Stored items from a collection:
※

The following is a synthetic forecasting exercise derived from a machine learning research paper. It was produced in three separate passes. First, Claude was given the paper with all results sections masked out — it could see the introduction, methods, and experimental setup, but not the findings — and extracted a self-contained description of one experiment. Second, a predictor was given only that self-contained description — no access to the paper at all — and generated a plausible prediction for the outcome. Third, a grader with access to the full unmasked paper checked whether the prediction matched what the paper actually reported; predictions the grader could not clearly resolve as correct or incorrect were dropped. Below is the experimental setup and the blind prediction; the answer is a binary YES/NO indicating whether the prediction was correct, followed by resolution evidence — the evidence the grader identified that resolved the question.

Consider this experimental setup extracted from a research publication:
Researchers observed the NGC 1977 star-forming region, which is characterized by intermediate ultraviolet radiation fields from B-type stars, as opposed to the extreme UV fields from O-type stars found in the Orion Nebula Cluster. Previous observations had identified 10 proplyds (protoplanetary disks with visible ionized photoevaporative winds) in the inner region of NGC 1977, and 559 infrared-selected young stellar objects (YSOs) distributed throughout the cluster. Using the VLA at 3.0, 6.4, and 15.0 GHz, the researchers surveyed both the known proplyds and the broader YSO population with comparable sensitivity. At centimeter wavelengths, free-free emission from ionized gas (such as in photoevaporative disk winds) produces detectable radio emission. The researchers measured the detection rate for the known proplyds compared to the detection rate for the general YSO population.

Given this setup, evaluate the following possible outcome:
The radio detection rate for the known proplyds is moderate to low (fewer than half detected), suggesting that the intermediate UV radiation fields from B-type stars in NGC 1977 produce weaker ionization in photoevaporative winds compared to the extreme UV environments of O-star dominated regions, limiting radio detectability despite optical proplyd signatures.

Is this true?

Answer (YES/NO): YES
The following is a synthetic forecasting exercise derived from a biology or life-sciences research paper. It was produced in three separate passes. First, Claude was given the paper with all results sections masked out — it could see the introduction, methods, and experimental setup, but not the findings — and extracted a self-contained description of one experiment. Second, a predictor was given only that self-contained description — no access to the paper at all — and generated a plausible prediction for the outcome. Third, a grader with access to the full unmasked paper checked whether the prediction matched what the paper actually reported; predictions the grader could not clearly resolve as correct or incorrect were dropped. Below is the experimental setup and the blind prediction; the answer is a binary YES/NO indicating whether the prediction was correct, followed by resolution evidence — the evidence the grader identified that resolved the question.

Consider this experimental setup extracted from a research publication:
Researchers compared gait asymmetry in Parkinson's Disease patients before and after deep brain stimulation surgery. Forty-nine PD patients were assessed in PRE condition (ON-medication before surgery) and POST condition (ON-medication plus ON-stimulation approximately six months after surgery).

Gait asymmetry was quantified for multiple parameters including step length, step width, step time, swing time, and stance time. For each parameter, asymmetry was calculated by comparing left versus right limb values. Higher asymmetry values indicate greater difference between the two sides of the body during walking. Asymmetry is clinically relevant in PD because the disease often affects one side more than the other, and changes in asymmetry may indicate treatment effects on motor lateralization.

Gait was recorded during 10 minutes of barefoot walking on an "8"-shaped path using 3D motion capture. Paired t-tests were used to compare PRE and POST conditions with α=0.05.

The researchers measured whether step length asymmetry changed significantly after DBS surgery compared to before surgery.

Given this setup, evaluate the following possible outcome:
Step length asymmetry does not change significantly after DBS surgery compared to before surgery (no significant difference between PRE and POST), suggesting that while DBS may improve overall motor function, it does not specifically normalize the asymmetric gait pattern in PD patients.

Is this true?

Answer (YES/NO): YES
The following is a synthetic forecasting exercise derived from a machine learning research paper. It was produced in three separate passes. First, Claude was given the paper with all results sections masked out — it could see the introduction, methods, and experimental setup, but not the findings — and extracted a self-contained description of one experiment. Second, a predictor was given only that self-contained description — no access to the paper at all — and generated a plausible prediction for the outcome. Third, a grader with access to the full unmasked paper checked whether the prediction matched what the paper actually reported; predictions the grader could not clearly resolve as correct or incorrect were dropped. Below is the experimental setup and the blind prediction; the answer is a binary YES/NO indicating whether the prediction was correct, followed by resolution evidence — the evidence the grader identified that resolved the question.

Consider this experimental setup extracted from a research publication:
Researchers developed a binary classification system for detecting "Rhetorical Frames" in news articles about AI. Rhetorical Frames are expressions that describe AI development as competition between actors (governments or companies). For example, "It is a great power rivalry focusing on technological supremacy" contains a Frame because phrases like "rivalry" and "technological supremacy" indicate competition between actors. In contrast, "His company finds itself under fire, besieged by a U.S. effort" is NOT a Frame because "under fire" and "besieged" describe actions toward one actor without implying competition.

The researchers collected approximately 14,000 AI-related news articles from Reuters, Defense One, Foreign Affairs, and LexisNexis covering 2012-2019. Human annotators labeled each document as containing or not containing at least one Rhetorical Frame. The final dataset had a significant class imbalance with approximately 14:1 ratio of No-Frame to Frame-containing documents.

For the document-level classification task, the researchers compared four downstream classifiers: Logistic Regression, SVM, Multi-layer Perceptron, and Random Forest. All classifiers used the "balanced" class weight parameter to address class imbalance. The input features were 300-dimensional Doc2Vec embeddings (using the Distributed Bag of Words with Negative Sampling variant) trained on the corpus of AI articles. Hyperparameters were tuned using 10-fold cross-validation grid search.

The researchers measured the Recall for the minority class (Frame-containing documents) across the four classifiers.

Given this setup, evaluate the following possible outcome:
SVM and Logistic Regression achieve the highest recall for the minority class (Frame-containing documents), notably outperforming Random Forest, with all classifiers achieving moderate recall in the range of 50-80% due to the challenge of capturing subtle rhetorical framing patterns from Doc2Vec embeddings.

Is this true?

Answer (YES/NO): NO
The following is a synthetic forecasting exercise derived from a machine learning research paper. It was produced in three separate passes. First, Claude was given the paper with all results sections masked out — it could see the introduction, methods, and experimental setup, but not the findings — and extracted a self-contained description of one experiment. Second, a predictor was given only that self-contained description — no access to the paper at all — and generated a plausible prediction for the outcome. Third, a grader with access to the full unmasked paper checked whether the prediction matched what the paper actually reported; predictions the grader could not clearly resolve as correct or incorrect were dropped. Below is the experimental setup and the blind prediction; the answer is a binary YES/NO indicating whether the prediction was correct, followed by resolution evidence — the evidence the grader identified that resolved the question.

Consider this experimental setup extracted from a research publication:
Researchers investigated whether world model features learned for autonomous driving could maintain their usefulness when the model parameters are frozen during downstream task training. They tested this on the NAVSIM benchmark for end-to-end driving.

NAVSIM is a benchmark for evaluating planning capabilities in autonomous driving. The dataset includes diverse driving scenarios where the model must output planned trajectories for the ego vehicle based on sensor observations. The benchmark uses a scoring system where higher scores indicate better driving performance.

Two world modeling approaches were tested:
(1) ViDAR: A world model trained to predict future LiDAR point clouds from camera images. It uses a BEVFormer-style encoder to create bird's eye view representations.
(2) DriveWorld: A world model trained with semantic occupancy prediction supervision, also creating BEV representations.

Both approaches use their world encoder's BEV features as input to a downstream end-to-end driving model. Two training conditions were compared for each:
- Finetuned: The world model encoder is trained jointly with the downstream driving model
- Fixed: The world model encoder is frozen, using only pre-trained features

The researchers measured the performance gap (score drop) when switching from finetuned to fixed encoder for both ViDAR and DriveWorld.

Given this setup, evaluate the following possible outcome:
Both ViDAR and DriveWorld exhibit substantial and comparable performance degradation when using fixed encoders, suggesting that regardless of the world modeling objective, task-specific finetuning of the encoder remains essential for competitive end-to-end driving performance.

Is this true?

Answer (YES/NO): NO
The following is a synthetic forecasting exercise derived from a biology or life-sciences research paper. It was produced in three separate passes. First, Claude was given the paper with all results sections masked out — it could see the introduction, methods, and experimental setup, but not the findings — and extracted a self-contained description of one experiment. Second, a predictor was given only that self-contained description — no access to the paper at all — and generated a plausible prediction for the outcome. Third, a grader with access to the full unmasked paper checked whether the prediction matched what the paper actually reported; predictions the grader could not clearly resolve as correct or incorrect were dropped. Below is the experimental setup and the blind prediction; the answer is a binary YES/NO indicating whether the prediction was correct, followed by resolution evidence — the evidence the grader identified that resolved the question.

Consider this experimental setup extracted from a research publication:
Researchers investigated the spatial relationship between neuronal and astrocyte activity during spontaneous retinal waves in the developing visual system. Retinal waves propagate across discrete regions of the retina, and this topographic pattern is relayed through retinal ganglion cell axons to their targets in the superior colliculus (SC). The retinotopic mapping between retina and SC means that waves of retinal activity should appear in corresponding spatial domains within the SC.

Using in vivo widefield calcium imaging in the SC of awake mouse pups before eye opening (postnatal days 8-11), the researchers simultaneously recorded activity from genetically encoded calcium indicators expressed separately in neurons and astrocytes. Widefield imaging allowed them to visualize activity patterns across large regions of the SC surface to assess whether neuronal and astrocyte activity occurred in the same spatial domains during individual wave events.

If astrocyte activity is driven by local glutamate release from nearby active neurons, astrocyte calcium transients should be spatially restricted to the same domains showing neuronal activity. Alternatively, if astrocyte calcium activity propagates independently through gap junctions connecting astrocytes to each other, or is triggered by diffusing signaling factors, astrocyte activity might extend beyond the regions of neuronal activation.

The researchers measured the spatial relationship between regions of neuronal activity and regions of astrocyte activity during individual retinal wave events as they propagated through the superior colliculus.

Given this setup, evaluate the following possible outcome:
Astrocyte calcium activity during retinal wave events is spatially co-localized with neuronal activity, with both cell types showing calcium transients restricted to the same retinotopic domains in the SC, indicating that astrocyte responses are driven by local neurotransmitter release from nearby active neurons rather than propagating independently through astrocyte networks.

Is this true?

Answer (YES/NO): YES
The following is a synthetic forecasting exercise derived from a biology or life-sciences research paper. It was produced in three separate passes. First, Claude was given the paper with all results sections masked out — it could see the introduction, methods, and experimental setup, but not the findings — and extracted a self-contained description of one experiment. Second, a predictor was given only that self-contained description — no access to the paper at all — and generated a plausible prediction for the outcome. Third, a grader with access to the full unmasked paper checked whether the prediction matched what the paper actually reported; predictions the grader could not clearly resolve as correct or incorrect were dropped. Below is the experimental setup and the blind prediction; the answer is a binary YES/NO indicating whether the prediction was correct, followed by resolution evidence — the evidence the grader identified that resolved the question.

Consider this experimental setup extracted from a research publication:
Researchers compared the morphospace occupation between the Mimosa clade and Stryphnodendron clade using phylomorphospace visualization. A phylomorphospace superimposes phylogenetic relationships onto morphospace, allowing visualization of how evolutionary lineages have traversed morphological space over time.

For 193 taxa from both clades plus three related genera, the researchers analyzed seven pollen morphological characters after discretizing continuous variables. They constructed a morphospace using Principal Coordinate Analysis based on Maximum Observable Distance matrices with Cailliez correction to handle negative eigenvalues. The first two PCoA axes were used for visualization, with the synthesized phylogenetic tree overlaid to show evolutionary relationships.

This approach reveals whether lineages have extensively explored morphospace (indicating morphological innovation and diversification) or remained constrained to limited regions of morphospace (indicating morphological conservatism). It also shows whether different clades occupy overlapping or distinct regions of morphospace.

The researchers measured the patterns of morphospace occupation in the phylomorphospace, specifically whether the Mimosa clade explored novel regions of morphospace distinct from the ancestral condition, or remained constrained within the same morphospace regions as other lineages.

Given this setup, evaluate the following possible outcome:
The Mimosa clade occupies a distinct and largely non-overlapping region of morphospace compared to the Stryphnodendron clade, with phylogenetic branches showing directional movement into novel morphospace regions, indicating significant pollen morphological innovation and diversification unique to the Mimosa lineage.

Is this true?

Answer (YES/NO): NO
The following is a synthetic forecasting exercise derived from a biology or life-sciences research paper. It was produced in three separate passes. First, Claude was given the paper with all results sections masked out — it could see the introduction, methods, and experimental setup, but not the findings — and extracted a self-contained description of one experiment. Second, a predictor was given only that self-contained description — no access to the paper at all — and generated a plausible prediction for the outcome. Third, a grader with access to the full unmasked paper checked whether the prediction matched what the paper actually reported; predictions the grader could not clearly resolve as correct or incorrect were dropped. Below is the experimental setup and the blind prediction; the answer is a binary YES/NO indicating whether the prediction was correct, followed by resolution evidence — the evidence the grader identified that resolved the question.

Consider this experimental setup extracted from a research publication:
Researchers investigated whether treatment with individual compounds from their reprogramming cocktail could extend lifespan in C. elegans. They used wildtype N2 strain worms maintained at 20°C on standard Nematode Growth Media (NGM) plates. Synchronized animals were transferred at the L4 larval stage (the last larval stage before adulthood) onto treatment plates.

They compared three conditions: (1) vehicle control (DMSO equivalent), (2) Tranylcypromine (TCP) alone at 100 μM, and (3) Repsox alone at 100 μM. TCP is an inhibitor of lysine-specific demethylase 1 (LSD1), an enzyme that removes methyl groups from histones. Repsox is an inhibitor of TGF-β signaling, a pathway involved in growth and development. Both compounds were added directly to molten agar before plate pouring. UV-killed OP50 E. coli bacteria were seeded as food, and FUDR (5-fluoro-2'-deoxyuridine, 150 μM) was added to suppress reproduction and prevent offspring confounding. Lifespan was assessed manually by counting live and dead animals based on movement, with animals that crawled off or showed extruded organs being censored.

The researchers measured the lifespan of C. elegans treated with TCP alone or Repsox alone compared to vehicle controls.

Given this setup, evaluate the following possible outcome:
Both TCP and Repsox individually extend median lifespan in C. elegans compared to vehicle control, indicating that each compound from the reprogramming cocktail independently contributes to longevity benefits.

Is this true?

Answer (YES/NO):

※

> _Exercise_
What lines in the data hold the word "modeling"? Return them.

> _Expected answer_
Two world modeling approaches were tested:
Both ViDAR and DriveWorld exhibit substantial and comparable performance degradation when using fixed encoders, suggesting that regardless of the world modeling objective, task-specific finetuning of the encoder remains essential for competitive end-to-end driving performance.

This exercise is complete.